### Your instructions
Write the next part of the methods text on RSV F protein assays, picking up right after its final line.

### Exercise text
Surface Biotinylation, SDS/PAGE, and Immunoblotting.

Protein surface expression was determined as described (61) with the following modifications: 293T cells (8× 10⁵ per well in a six-well plate format) were transfected with 2 μg of plasmid DNA encoding the specified RSV F construct. Washed cells were biotinylated with 0.5 mg/mL sulfosuccinimidyl-2-(biotinamido)ethyl-1,3-dithiopropionate (Pierce), quenched, and subjected to precipitation by using immobilized streptavidin (GE Healthcare) after lysis in RIPA buffer (1% sodium deoxycholate, 1% Nonidet P-40, 150 mM NaCl, 50 mM Tris⋅Cl at pH 7.2, 10 mM EDTA, 50 mM sodiumfluoride, and protease inhibitors). Washed precipitates were fractioned by SDS/PAGE, blotted onto PVDF membranes (GE Healthcare), and F protein material was immunostained by using the motavizumab monoclonal antibody. Immunoblots were developed by using a ChemiDoc digital imaging system (Bio-Rad) and subjected to densitometry quantification by using the Image Lab software package (Bio-Rad).

Fusion Core Assay.

### Given entries

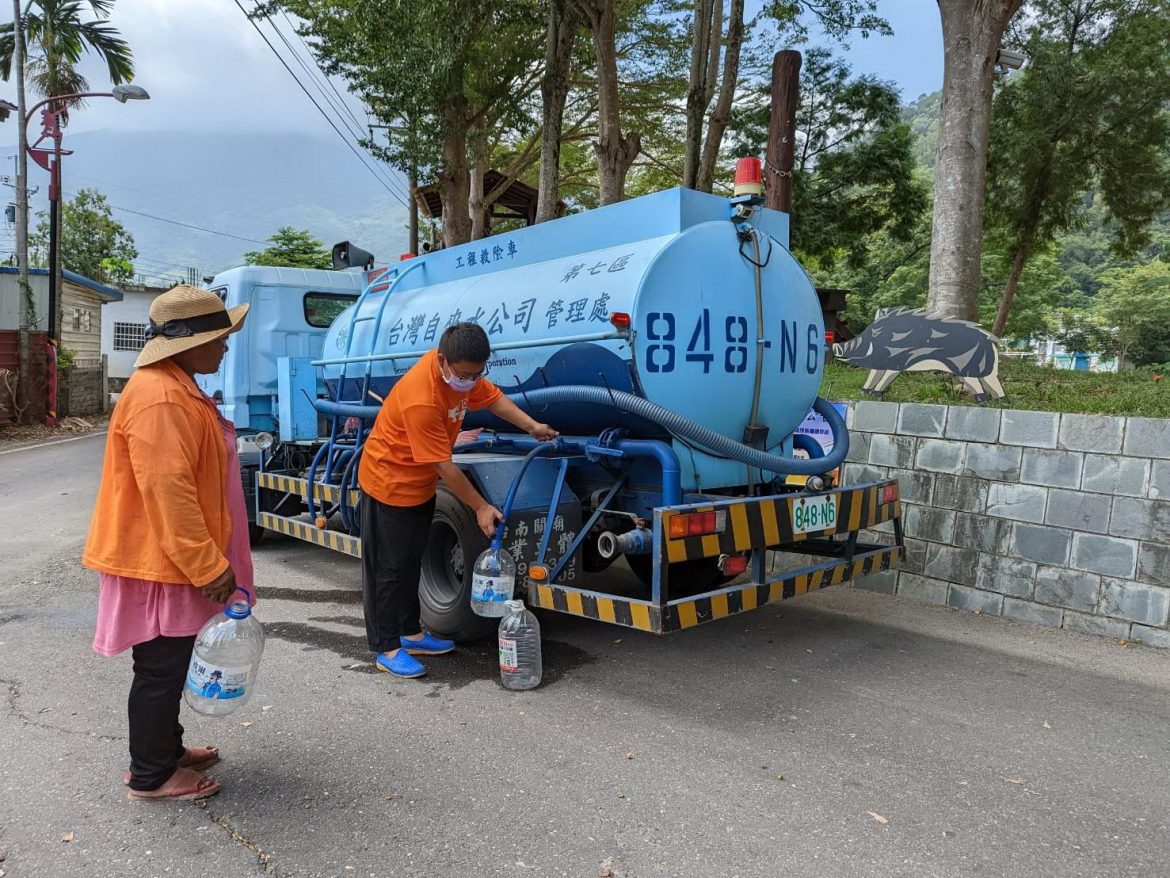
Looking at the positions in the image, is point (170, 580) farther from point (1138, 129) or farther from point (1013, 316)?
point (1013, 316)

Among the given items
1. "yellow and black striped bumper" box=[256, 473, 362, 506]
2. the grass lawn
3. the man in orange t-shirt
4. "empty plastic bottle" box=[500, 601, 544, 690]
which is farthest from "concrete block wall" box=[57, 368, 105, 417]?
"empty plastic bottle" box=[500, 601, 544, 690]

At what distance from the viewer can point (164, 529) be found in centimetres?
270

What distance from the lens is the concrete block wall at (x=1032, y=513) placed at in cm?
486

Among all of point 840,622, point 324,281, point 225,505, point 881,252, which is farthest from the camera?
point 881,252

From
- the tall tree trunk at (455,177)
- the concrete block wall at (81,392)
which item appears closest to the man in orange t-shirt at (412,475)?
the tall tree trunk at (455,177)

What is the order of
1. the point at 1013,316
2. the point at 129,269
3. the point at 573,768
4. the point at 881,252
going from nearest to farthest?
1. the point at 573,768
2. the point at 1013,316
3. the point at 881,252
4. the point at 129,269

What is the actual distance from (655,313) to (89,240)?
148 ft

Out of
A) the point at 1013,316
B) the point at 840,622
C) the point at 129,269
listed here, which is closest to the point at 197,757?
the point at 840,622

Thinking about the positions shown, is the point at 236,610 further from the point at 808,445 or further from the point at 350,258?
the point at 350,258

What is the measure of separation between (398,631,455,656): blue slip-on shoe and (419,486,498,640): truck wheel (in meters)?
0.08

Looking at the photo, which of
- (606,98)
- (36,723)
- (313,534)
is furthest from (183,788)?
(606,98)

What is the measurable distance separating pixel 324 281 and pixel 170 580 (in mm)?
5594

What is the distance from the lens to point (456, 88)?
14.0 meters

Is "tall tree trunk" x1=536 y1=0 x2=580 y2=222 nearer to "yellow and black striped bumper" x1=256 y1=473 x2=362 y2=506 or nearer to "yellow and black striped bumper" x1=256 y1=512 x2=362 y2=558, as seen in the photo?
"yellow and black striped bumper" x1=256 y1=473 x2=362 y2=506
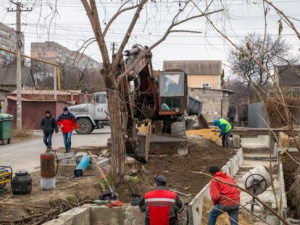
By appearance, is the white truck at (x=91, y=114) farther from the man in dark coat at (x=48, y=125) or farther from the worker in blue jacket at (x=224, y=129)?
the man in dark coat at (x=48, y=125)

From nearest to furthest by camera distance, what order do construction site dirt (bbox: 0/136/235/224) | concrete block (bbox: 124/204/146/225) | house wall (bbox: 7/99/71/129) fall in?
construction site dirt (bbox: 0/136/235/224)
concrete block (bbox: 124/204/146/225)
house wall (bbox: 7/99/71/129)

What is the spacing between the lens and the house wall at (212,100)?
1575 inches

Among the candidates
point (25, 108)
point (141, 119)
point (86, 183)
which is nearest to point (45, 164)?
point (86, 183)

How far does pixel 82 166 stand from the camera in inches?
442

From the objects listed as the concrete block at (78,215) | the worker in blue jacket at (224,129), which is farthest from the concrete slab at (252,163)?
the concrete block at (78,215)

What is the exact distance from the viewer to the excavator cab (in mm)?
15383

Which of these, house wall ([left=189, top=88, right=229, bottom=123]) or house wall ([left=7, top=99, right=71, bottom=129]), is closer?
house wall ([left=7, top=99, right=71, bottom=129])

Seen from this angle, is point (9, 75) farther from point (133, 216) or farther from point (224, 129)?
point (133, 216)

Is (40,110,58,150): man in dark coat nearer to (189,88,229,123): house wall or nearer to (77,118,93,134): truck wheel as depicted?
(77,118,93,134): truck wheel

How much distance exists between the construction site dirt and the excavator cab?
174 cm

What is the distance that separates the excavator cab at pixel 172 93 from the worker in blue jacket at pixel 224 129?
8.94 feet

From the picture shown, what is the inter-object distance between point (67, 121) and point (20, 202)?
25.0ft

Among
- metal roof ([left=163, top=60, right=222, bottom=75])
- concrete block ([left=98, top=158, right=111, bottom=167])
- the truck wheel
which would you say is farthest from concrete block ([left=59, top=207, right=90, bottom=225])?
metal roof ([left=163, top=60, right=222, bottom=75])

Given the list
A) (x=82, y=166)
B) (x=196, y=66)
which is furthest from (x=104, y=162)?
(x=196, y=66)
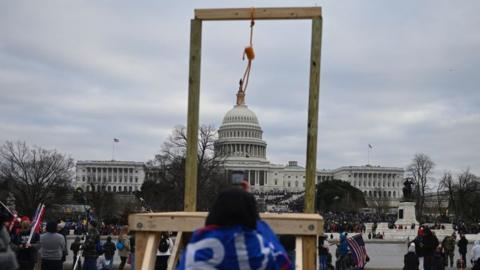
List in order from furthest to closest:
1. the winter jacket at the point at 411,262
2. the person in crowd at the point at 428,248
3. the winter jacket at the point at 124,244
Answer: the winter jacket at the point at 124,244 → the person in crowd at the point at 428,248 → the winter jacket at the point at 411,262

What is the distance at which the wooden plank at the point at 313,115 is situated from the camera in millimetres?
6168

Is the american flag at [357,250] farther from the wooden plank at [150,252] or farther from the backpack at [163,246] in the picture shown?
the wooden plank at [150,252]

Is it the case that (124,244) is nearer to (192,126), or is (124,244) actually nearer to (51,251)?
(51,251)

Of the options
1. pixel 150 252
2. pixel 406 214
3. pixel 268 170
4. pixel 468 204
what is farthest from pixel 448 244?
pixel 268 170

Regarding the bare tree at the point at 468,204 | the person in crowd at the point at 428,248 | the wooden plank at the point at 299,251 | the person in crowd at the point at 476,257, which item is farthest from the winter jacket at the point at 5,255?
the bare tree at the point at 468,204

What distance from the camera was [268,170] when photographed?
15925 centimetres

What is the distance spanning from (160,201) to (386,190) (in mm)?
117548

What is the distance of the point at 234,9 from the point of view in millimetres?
...
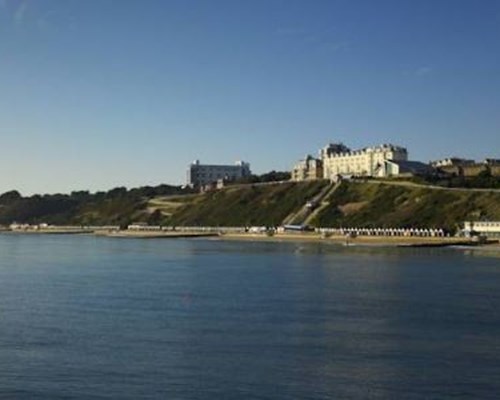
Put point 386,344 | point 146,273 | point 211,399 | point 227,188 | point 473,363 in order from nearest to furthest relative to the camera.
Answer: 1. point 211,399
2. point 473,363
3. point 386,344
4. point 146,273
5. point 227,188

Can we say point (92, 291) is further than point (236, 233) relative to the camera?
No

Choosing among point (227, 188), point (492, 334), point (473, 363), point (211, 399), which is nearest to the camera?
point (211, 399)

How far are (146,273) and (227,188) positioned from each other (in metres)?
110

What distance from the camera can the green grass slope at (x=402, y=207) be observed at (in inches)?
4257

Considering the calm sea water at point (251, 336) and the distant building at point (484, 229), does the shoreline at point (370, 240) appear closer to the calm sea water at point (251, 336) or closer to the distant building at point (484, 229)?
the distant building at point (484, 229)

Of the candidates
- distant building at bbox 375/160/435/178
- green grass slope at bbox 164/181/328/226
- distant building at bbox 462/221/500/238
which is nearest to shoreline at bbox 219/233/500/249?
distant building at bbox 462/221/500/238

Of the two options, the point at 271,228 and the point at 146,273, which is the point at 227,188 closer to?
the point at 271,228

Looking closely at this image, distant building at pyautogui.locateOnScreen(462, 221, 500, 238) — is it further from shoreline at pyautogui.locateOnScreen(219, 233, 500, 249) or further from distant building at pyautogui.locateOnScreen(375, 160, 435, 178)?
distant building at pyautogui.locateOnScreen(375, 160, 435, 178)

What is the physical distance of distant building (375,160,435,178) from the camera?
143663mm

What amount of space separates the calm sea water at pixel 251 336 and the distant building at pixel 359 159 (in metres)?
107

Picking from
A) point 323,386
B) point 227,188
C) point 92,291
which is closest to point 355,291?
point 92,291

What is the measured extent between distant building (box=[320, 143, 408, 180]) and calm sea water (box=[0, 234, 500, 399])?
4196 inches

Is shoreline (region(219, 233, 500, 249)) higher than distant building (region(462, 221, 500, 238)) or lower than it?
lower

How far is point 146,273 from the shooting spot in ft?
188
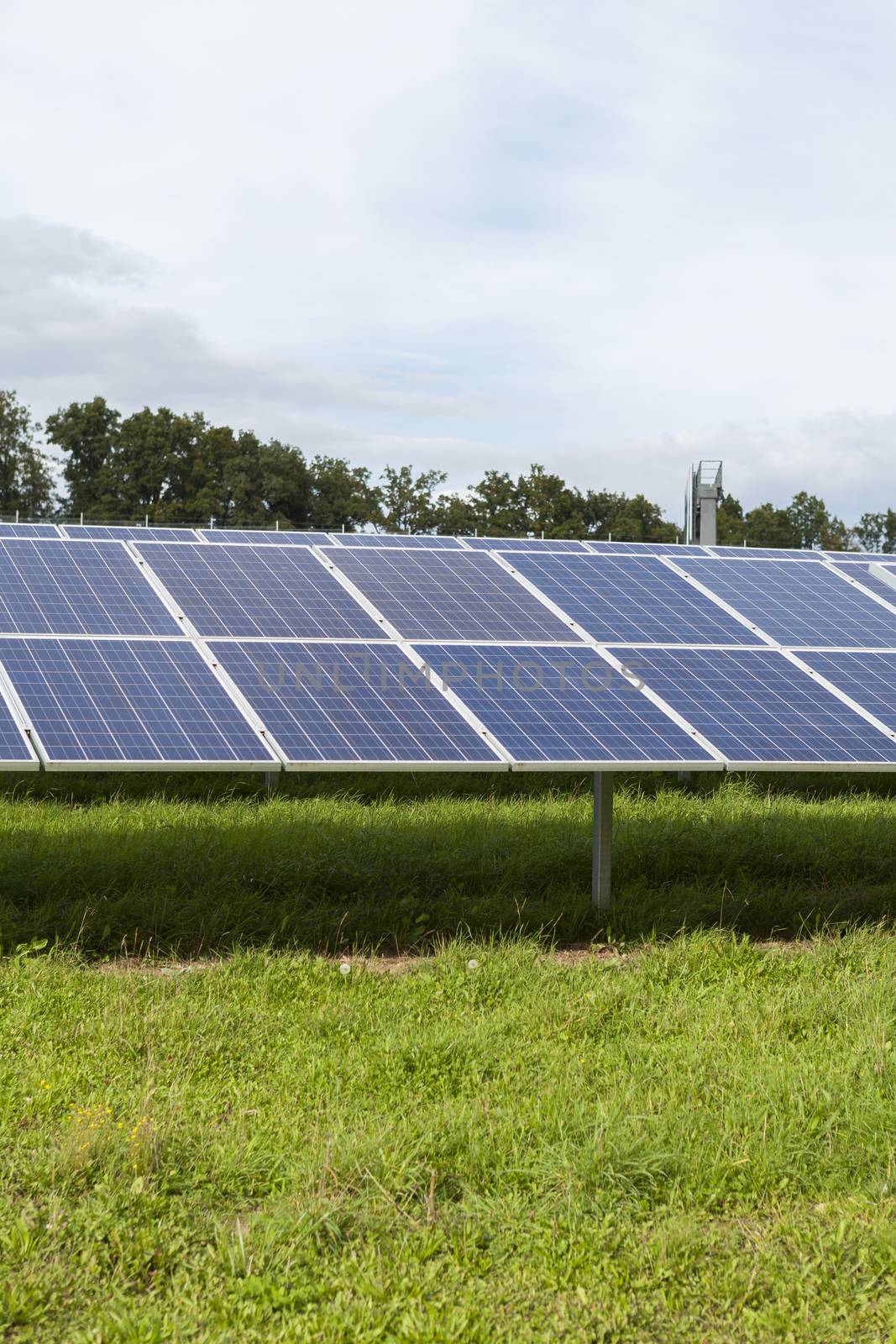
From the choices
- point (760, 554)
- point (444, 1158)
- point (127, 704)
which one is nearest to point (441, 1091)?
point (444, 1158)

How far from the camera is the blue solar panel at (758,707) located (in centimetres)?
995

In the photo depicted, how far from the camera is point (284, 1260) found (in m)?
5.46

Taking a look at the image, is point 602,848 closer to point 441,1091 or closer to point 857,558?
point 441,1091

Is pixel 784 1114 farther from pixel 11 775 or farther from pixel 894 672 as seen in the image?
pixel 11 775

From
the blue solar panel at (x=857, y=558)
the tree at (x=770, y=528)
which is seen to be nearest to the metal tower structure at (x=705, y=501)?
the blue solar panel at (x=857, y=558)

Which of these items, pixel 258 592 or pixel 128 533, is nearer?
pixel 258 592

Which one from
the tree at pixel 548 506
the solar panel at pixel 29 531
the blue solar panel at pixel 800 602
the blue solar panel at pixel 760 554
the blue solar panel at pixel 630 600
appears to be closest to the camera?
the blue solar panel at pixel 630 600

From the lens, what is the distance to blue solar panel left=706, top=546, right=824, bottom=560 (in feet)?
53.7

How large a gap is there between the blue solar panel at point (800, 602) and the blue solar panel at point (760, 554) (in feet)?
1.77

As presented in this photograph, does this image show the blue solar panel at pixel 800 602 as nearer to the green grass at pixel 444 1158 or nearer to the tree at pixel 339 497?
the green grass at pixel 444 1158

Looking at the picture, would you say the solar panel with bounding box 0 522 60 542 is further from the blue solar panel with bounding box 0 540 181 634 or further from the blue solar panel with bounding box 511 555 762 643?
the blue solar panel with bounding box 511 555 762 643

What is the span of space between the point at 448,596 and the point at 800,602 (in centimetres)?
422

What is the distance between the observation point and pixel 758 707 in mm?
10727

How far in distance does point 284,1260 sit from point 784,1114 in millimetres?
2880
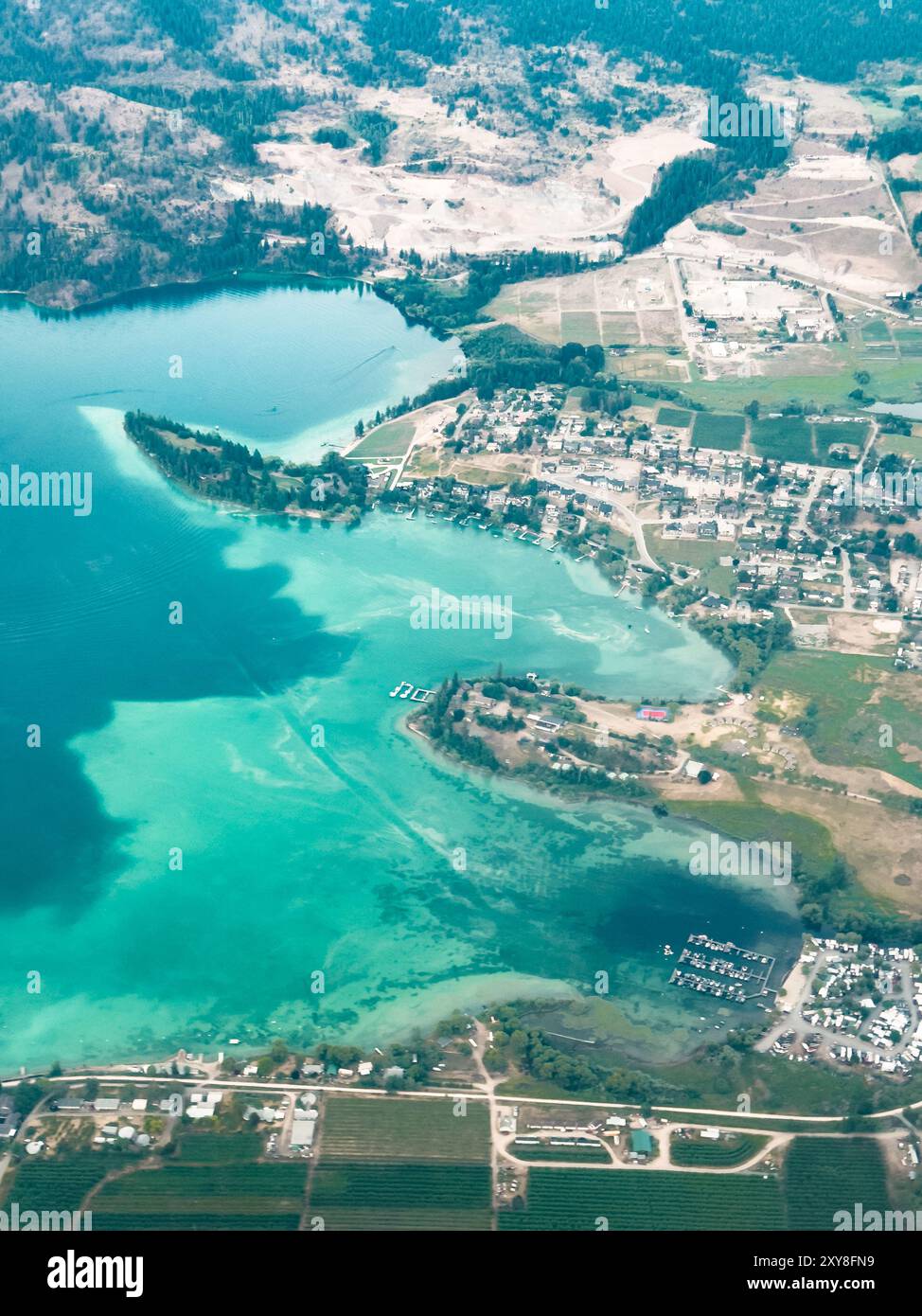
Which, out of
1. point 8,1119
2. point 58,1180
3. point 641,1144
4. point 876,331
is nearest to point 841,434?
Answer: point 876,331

### Response for this exercise
Standard and mutant recRSV A2-L19F were grown at 32 °C. Cell-free viral particles were harvested, pelleted, resuspended, and purified by ultracentrifugation through a 20%/60% (wt/vol) one-step sucrose gradient, and subjected to cold extraction of native plasma membrane proteins by using Native Sample Buffer [100 mM Tris⋅Cl at pH 8.6, 10% (vol/vol) glycerol, 0.0025% Bromophenol Blue, 0.1% digitonin, and 25 mM iodoacetamide], and clearance centrifugation (20,000 × g; 15 min; 4 °C). Extracts were mixed with Laemmli sample buffer with 0.5% SDS and fractionated on 3–8% (wt/vol) NuPAGE Tris-Acetate gradient gels (Life Technologies), followed by immunoblotting as above.

Temperature Sensitivity Assay.

Standard and resistant recRSV A2-L19F strains as specified were divided into equal aliquots, which either were frozen at −80 °C or incubated at the indicated temperature for 24 h followed by freezing, and remaining virus titers were determined by TCID₅₀ titration.

In Vivo Infection.

BALB/cJ mice (Jackson Laboratories) were anesthetized by i.m. injection of a ketamine-xylazine solution and infected intranasally with 1 × 10⁵ pfu of recRSV A2-L19F, recRSV A2-L19F_D401E, or recRSV A2-L19F_D489E. All animal procedures were performed according to the guidelines of the Emory University Institutional Animal Care and Use Committee.

Lung Titers.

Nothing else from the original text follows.